Oggi Gabriella Ferrara gestisce con il marito Sergio una Cantina identitaria che ha conquistato posti di primo piano nel panorama enologico italiano, esportando in tutto il mondo senza perdere l’umiltà di chi fa buone bottiglie per passione prima che per lavoro. La maggior parte dei vigneti si trova nella frazione San Paolo all’interno del comune di Tufo, considerata la migliore zona per il vitigno Greco.
Anche in tempo di Covid, spiega Gabriella Ferrara “l’agricoltura non si è mai fermata, perché la terra non si ferma”. “Facciamo prodotti di qualità, ci vuole cura e competenza: la vigna se non gli dai – dice – non ti dà. Sarà una grandissima annata -assicura la ‘Signora del Greco’, come la definiscono in Irpinia- nonostante il caldo di agosto e settembre, abbiamo avuto due giornate di piogge intense e regolari che hanno fatto bene alla vigna. Contiamo di avere una bella gradazione, dal profumo del mosto capiremo e potremmo dare il giudizio migliore. Il 29 settembre è stato un ‘San Michele di vendemmia’, le premesse per una ottima annata ci sono tutte”.

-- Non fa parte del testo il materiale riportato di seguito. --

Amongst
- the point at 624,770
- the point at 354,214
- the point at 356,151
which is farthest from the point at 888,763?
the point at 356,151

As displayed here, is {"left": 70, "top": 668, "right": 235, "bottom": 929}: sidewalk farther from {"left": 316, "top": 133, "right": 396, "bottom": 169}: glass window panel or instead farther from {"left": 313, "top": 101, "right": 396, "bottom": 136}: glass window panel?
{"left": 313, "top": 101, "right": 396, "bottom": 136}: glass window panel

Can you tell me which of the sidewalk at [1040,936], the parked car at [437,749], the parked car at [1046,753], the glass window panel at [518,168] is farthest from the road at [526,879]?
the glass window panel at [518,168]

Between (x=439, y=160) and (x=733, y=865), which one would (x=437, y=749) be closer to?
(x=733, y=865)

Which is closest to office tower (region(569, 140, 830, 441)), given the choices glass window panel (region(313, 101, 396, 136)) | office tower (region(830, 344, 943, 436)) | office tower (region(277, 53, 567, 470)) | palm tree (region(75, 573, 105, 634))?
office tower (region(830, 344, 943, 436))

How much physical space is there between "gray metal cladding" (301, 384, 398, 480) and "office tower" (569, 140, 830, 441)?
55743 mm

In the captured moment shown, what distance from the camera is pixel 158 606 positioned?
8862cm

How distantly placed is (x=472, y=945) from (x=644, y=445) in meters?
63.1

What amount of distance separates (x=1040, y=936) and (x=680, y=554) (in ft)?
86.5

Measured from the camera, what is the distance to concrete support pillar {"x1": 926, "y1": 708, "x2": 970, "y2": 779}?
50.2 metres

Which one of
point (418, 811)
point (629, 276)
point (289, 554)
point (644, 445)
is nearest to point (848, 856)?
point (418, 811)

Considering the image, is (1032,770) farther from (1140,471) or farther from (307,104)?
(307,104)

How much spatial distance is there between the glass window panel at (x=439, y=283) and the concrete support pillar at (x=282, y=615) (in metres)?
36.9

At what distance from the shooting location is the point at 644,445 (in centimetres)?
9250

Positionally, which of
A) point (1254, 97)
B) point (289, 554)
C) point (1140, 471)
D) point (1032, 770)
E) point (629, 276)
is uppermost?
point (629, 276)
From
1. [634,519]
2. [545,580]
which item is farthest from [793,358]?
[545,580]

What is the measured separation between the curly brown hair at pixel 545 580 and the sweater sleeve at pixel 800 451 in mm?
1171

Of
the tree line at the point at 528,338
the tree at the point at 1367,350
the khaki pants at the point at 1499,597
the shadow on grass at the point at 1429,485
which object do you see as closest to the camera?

Un “messaggio di speranza”, spiega, anche al tempo del Covid-19. “Bisogna essere forti come la terra: noi -rimarca Gabriella Ferrara-trattiamo i vigneti allo stesso modo. Il segreto del nostro vino è il terreno, un misto argilloso-calcareo. Le viti hanno radici profonde e antiche, le più vecchie tra i 60-70 anni”. Il Greco di Tufo, racconta, “è un vino potente e strutturato, non ha confronti, lo abbiamo sempre considerato un ‘Taurasi travestito’, perché si sposa con tutta la cucina italiana, carmi bianche e anche rosse, a patto che non si ecceda con il pomodoro, perché Greco e pomodoro non legano”. “Non a caso -fa notare- a Cortina d’Ampezzo il Greco di Tufo è molto apprezzato”.
Il vino “è sangue e il sangue non si smentisce. Accompagna tutti. E non si può rifiutare”, scandisce Gabriella Ferraro. Che guarda avanti portando nel cuore le sue radici: “Sono figlia d’arte, mio padre ci ha insegnato tantissimo, a nove mesi mi ha fatto assaggiare il mosto. Credeva nel vino perché sapeva cosa può dare il vino agli uomini. Si alzava presto per andare nella vigna e tornava al tramonto. Con tutte le stagioni. Una lezione di vita che portiamo avanti nella nostra famiglia, perché in cantina, oggi come allora, lavoriamo in prima persona. Le mani sono importanti. Ogni piccola cura fa la differenza. Il vino ha bisogno di passione e pazienza. Insegna a lavorare insieme. E questo non ha prezzo”.
Il Greco Di Tufo ‘Vigna Cicogna’, di colore giallo paglierino più o meno intenso, netto, dal sapore secco e armonico, con l’inconfondibile sentore di mandorla amara, si abbina con i crudi di mare ma anche con le ricette della tradizione irpina e campana. Sul mercato c’è il 2019, il “nuovo Greco lo avremo ad aprile-maggio 2021, ma a costo invariato”, assicura Ferrara. Sulla tavola o davanti al camino carico di buona legna, “il vino buono aiuta sempre: fa sangue -conclude Gabriella Ferrara- ed è un augurio di buona salute per tutti”.